### DESCRIPTION OF THE TASK
Turn all of the items below into a numbered list, dropping the blank lines. Omit the pictures from your answer.

(Entries on spatial position)

[start]

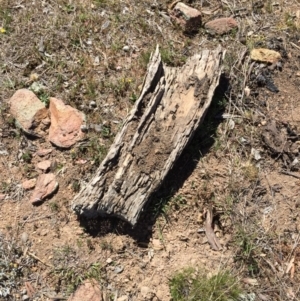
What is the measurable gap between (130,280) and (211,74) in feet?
6.85

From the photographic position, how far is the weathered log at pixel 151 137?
4.26 meters

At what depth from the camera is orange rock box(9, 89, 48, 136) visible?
4906mm

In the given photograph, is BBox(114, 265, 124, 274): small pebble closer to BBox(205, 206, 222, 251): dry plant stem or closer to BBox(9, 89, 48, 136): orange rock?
BBox(205, 206, 222, 251): dry plant stem

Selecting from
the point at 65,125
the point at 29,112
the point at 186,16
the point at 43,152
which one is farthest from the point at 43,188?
the point at 186,16

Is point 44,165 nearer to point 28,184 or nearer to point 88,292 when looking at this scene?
point 28,184

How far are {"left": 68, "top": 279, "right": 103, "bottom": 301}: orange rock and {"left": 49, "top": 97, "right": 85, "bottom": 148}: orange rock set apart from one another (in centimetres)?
137

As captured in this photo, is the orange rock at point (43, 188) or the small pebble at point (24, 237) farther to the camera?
the orange rock at point (43, 188)

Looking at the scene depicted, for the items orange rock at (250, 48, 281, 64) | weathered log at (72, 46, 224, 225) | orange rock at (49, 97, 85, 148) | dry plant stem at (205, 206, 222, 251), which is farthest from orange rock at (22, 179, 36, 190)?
orange rock at (250, 48, 281, 64)

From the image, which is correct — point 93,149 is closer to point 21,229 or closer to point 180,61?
point 21,229

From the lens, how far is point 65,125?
4.85 metres

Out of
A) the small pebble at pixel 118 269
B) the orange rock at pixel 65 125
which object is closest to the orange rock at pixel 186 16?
the orange rock at pixel 65 125

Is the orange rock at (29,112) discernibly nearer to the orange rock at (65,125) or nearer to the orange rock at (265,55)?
the orange rock at (65,125)

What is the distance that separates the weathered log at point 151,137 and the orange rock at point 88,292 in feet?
1.95

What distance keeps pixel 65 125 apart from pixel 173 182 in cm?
123
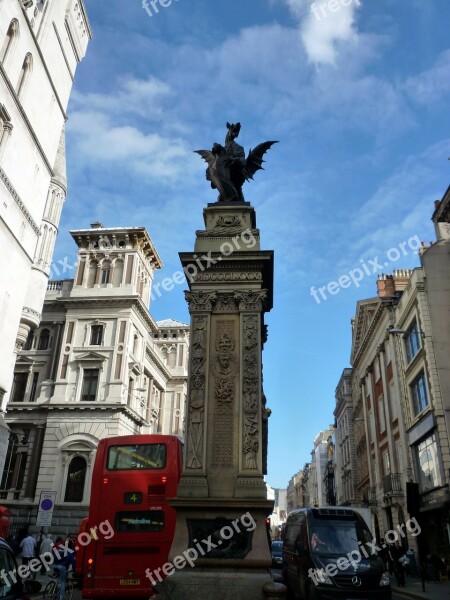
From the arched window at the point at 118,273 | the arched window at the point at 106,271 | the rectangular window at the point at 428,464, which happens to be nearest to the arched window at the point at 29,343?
the arched window at the point at 106,271

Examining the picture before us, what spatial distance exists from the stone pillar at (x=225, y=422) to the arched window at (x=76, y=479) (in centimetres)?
2810

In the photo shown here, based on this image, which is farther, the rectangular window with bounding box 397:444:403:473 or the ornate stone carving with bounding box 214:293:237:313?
the rectangular window with bounding box 397:444:403:473

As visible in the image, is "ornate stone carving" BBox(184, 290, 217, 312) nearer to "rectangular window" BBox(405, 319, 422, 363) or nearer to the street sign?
the street sign

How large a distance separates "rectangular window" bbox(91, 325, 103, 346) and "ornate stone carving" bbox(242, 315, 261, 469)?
3047cm

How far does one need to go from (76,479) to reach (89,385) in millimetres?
6845

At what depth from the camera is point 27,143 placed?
30328 mm

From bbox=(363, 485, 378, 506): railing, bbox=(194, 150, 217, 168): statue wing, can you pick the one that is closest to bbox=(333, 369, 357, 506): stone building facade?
bbox=(363, 485, 378, 506): railing

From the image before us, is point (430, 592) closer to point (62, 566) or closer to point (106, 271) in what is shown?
point (62, 566)

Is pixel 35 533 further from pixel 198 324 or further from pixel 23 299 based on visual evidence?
pixel 198 324

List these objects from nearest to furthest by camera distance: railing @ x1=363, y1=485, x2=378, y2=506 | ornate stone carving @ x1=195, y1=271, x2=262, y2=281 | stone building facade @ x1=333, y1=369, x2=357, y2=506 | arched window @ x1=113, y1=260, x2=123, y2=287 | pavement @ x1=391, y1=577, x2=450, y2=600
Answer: ornate stone carving @ x1=195, y1=271, x2=262, y2=281
pavement @ x1=391, y1=577, x2=450, y2=600
railing @ x1=363, y1=485, x2=378, y2=506
arched window @ x1=113, y1=260, x2=123, y2=287
stone building facade @ x1=333, y1=369, x2=357, y2=506

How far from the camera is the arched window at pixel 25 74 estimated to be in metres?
30.1

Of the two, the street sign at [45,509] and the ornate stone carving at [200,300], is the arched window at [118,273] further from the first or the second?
the ornate stone carving at [200,300]

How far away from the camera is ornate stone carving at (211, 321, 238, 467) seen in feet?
34.3

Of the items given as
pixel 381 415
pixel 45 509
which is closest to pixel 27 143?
pixel 45 509
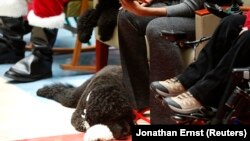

[end]

### RESPONSE
1. What is the measurable gap between (130,280) and (211,74) in feet?
2. 6.85
3. From the photographic position, how far is the weathered log at pixel 151 137?
4. 4.26 meters
5. At what depth from the camera is orange rock box(9, 89, 48, 136) visible?
6. 4906mm
7. In the given photograph, is BBox(114, 265, 124, 274): small pebble closer to BBox(205, 206, 222, 251): dry plant stem or closer to BBox(9, 89, 48, 136): orange rock?
8. BBox(205, 206, 222, 251): dry plant stem
9. Selecting from
10. the point at 65,125
11. the point at 29,112
12. the point at 186,16
13. the point at 43,152
14. which one is farthest from the point at 43,188?
15. the point at 186,16
16. Is point 44,165 nearer to point 28,184 or nearer to point 88,292 when looking at this scene?
17. point 28,184
18. How far are {"left": 68, "top": 279, "right": 103, "bottom": 301}: orange rock and {"left": 49, "top": 97, "right": 85, "bottom": 148}: orange rock set apart from one another (in centimetres)?
19. 137
20. As captured in this photo, is the orange rock at point (43, 188) or the small pebble at point (24, 237) farther to the camera?
21. the orange rock at point (43, 188)
22. Looking at the scene depicted, for the items orange rock at (250, 48, 281, 64) | weathered log at (72, 46, 224, 225) | orange rock at (49, 97, 85, 148) | dry plant stem at (205, 206, 222, 251), which is farthest from orange rock at (22, 179, 36, 190)?
23. orange rock at (250, 48, 281, 64)
24. From the image, which is correct — point 93,149 is closer to point 21,229 or closer to point 180,61?
25. point 21,229
26. From the lens, how far is point 65,125?
27. 4.85 metres
28. Out of
29. A) the small pebble at pixel 118 269
30. B) the orange rock at pixel 65 125
31. which object is closest to the orange rock at pixel 186 16?
32. the orange rock at pixel 65 125
33. Is the orange rock at (29,112) discernibly nearer to the orange rock at (65,125) or nearer to the orange rock at (265,55)?
34. the orange rock at (65,125)
35. What is the distance that separates the weathered log at point 151,137 and the orange rock at point 88,292 in feet?
36. 1.95
37. What distance keeps pixel 65 125 apart from pixel 173 182 in cm?
38. 123
39. From the arched window at the point at 118,273 | the arched window at the point at 106,271 | the rectangular window at the point at 428,464, which happens to be nearest to the arched window at the point at 29,343?
40. the arched window at the point at 106,271
41. Examining the picture before us, what spatial distance exists from the stone pillar at (x=225, y=422) to the arched window at (x=76, y=479) (in centimetres)?
42. 2810
43. In the photo shown here, based on this image, which is farther, the rectangular window with bounding box 397:444:403:473 or the ornate stone carving with bounding box 214:293:237:313?
44. the rectangular window with bounding box 397:444:403:473
45. As visible in the image, is "ornate stone carving" BBox(184, 290, 217, 312) nearer to "rectangular window" BBox(405, 319, 422, 363) or nearer to the street sign?
46. the street sign
47. How large a distance separates "rectangular window" bbox(91, 325, 103, 346) and "ornate stone carving" bbox(242, 315, 261, 469)?
48. 3047cm
49. How far does one need to go from (76,479) to reach (89,385) in millimetres?
50. 6845
51. At what depth from the camera is point 27,143 placed?
52. 30328 mm
53. From bbox=(363, 485, 378, 506): railing, bbox=(194, 150, 217, 168): statue wing, can you pick the one that is closest to bbox=(333, 369, 357, 506): stone building facade?
54. bbox=(363, 485, 378, 506): railing
55. From the image before us, is point (430, 592) closer to point (62, 566) or closer to point (106, 271) in what is shown?
56. point (62, 566)
57. Is pixel 35 533 further from pixel 198 324 or further from pixel 23 299 based on visual evidence?
58. pixel 198 324
59. List these objects from nearest to furthest by camera distance: railing @ x1=363, y1=485, x2=378, y2=506 | ornate stone carving @ x1=195, y1=271, x2=262, y2=281 | stone building facade @ x1=333, y1=369, x2=357, y2=506 | arched window @ x1=113, y1=260, x2=123, y2=287 | pavement @ x1=391, y1=577, x2=450, y2=600
60. Answer: ornate stone carving @ x1=195, y1=271, x2=262, y2=281
61. pavement @ x1=391, y1=577, x2=450, y2=600
62. railing @ x1=363, y1=485, x2=378, y2=506
63. arched window @ x1=113, y1=260, x2=123, y2=287
64. stone building facade @ x1=333, y1=369, x2=357, y2=506
65. How far from the camera is the arched window at pixel 25 74 estimated to be in metres?
66. 30.1
67. Of the two, the street sign at [45,509] and the ornate stone carving at [200,300], is the arched window at [118,273] further from the first or the second?
68. the ornate stone carving at [200,300]
69. How far away from the camera is ornate stone carving at (211, 321, 238, 467) seen in feet?
70. 34.3
71. Of the items given as
72. pixel 381 415
73. pixel 45 509
74. which is closest to pixel 27 143?
75. pixel 45 509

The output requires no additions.